A frown briefly marred Joanna’s serene features. “It is a matter that affects all of us, so Mr. Churchward said. Something to do with our father’s estate.”
“Jo, do look at this design for a spotted muslin gown,” Tess interrupted. “Do you think it too young for me?”
Joanna obligingly turned her attention to The Ladies Monthly Museum and Merryn was left with nothing more than a vague feeling of disquiet. It was Garrick Farne who possessed the Fenner estate now. Surely this could have nothing to do with him.

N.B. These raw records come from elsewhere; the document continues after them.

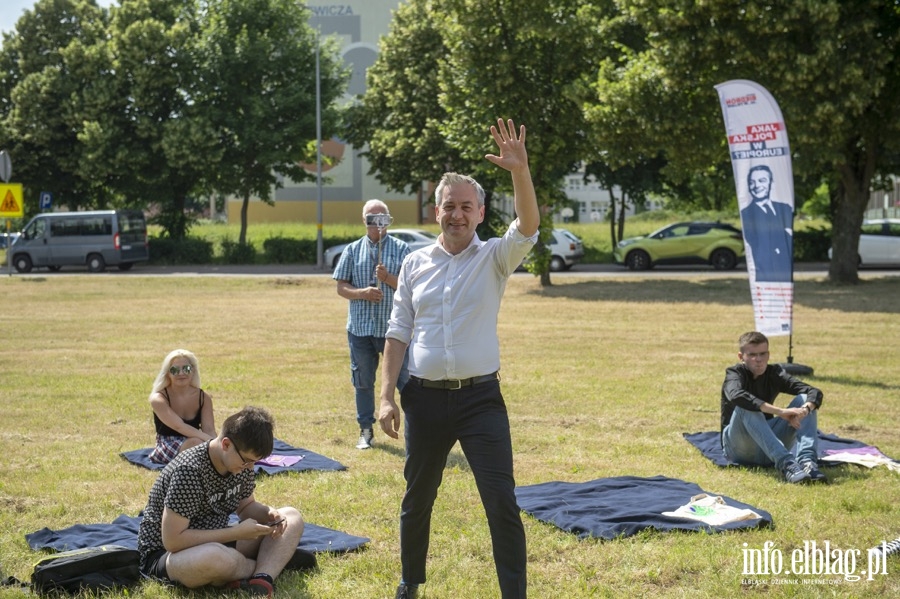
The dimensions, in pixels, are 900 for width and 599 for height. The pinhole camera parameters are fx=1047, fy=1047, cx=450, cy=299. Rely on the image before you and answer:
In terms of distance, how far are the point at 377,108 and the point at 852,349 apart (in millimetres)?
32025

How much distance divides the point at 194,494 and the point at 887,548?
12.4 feet

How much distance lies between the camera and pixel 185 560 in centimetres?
522

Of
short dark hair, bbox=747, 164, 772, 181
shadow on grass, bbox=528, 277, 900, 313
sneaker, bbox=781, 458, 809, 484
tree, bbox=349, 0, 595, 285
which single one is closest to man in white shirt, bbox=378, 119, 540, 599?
sneaker, bbox=781, 458, 809, 484

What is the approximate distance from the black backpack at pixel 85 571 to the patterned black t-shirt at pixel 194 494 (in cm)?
11

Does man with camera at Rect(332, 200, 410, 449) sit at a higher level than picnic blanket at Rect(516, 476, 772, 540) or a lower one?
higher

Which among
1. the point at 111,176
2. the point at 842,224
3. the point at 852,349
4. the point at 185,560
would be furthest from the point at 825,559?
the point at 111,176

She went out into the hall. The nursemaid was bringing Shuna, Joanna and Alex’s eighteen-month-old daughter, down the stairs. The baby held out her rounded arms to Merryn and for a moment Merryn hugged her close, breathing in her niece’s baby smell and feeling something tight and warm clutch her heart. She watched the smiling nursemaid take Shuna into the drawing room then went slowly up the stairs. The servants were lighting the candles now and the house looked bright and light, full of color and the scent of fresh flowers, so unlike the cold mausoleum that was Farne House. She thought of Garrick alone in that place. It must be unconscionably lonely, all dark corridors and silent rooms, just as the burden of a Dukedom must be lonely, carrying the responsibility for so many people.
Again she felt a shiver of disquiet. Garrick Farne was a powerful man, a crack shot, Tom had said, a famed swordsman, a man who had walked alone in places she would have been afraid to tread with an armed guard. And now he was on her trail. She had a disquieting feeling that Garrick could be very dangerous to her indeed.
CHAPTER FIVE
“ARE YOU SURE, your grace,” Mr. Churchward said, “that you are doing the right thing?” His tone, measured as it was, implied that he felt that Garrick might possibly have taken leave of his senses and should be clapped up in Bedlam.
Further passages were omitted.